Where is the bbc in the british tv export boom?

The rest of the world can’t get enough of UK TV show formats, but the BBC seems oddly under-represented in the official export figures.

The UK’s export boom in TV formats – the sale of ideas, rather than finished programmes – shows no sign of abating. The fuse lit some years ago by ITV’s Who Wants To Be A Millionaire? and the BBC’s The Weakest Link has created an appetite for British TV ideas all over the world.

According to Granada International managing director Nadine Nohr, Britain currently holds 45 per cent of the world’s format market, ahead of even the US. She and her team were at the recent Mipcom market in Cannes, along with a record number of other British production companies, drumming up new business.

Among them was Anne Wood of Ragdoll to launch the follow-up to Teletubbies – a 100-part series called In The Night Garden. It has cost as much to make as a small feature film and can only be financed through global sales. Another highly successful children’s TV exporter, Aardman, was launching Shaun the Sheep, a spin-off series from Wallace & Gromit.

UK programme exports rose by 21% last year, up from £524m to £632m. This includes sales of programmes, DVDs, licensing deals and formats. The biggest rise came in sales to western Europe, up by 85%. Format sales grew by 60% to £42m. The US remains the biggest market for UK programmes, accounting for 40% of all revenue.

For the past couple of years, the export figures have been published by PACT, the independent producers’ trade body. They are compiled for it by the Department for Culture, Media and Sport (DCMS). I find this slightly curious. Don’t trade bodies normally compile figures for the Government, rather than the other way round? The PACT website lists 35 of the best-selling UK programmes in 2005 and says three programmes tied for first place – the Orange British Academy Awards (distributed by All 3 Media) and two natural history documentaries from Granada International, Wild Sex and Chimps. Other top sellers included Jamie’s School Dinners, Rock School and The Apprentice.

There’s another curiosity. I hold no brief for BBC Worldwide, the corporation’s commercial arm, but I couldn’t help noticing that all 35 programmes are attributed to independent producers and only four are from the BBC – the sitcoms My Family and As Time Goes By (attributed to DLT Entertainment), Later With Jools Holland (3DD Entertainment TV) and The Apprentice (Fremantle International). Perhaps this is because the figures are published by PACT, which represents independent producers. But as these are the UK’s official TV export figures, shouldn’t they better reflect the whole picture? I am assured by PACT and the DCMS that BBC Worldwide’s export figures are included in the total, but the BBC’s name does not appear anywhere in the release (nor, to be fair, do those of ITV and Channel 4).
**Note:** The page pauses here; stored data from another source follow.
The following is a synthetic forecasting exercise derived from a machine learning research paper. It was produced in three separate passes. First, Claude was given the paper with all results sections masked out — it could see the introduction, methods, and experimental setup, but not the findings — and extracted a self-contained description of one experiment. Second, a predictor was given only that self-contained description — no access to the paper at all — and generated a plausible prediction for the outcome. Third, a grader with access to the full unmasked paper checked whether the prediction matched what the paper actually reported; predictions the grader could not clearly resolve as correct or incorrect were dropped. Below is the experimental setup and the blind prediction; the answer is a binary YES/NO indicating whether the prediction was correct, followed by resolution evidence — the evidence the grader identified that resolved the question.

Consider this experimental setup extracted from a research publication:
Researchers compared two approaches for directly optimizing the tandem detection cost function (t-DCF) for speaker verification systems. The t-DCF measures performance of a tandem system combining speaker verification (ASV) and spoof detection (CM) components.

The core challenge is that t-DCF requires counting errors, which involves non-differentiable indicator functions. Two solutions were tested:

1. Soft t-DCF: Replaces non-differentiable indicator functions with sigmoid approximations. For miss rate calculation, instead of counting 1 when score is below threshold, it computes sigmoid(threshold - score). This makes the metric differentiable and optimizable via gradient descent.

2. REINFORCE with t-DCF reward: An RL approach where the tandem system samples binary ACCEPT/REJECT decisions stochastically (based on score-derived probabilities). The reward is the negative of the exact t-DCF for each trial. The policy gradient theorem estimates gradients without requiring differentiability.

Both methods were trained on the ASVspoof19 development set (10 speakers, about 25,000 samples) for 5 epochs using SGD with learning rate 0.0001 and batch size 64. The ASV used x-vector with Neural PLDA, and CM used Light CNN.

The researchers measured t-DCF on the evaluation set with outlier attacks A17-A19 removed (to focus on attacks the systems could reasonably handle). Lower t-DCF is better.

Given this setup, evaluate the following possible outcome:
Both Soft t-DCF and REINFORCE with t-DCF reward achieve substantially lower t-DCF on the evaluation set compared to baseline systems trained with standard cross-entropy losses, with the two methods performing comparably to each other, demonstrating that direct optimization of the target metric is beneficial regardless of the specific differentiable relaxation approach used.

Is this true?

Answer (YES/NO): NO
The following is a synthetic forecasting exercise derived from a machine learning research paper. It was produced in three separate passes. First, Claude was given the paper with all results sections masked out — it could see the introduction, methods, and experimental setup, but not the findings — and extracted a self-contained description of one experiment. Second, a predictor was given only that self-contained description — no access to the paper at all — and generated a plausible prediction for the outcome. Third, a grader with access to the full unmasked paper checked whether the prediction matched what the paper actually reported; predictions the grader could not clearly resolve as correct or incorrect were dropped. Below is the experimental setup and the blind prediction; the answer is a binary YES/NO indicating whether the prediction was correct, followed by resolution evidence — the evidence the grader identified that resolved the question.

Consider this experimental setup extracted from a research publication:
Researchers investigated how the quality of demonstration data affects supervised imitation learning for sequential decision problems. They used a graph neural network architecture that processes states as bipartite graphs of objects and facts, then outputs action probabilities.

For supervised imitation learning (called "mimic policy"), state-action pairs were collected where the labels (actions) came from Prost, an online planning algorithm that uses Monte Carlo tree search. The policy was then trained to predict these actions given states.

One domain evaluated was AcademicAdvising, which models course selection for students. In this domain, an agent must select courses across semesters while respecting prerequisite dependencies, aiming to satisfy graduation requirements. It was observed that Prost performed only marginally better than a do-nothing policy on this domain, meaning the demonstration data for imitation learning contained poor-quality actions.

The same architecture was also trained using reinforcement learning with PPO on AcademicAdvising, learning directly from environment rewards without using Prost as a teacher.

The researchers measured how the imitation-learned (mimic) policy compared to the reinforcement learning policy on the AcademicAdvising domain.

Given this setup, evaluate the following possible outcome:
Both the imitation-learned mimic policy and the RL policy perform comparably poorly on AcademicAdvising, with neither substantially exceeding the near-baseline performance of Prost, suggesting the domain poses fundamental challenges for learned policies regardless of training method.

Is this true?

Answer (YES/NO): NO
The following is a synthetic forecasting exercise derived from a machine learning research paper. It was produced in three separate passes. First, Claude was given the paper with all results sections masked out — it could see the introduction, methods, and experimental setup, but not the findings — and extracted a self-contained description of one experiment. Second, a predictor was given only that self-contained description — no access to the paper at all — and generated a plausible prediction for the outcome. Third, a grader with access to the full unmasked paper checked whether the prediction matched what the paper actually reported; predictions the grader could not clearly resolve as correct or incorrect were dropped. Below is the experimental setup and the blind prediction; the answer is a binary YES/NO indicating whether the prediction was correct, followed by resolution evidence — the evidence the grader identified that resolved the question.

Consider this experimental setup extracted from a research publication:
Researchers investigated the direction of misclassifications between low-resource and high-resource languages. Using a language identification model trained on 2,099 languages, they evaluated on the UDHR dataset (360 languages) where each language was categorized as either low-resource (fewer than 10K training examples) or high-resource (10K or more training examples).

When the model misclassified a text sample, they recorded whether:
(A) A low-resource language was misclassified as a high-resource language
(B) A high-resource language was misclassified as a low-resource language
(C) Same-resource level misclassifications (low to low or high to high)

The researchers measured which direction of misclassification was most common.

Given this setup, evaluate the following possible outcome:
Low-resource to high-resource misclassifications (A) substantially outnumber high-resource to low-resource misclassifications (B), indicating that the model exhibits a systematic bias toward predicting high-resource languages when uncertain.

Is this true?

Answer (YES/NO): YES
Yet a glance at BBC Worldwide’s annual review for 2005-06 suggests it warrants at least a passing mention: “BBC Worldwide is Europe’s most successful exporter of television programmes, accounting for around half of the UK’s total television exports with around 40,000 hours of programming sold in the last year.”

It says top-selling BBC programmes last year included: Doctor Who, Hiroshima, Hustle, Krakatoa, Little Britain, My Family and Top Gear. Coming up fast were series such as Planet Earth, Life on Mars, Bleak House and Hotel Babylon. A growing number of these are made for the BBC by independent producers, so there should be no particular tension with PACT.

The explanation may be that none sold as well in 2005 as the 35 programmes in the list. PACT says: “This is not a definitive list, but does give a flavour of popular programmes overseas and shows the diverse range of UK programmes sold overseas. Each has sold to over 70 countries.”

Compiling such figures can be a minefield. There are problems of definition and comparability, just as there are with defining what counts as a “British” film. For example, BBC Worldwide sells programmes to UK stations such as UK Drama as well as overseas ones. It also sells to its own channels, such as BBC America, and has co-production deals with big operators such as Discovery. It may also be that its reporting procedures don’t fit neatly into PACT’s.

But other distributors have similar complications. PACT’s release says that “Donald Trump is now officially the most famous – or infamous – entrepreneur in the land of reality television” because of his exposure in Fremantle International Distribution’s The Apprentice. Yet the Donald Trump shows were made in the US by an American production company – do they really count as UK exports? And doesn’t Sir Alan Sugar, who presents the UK series of The Apprentice, warrant at least a footnote?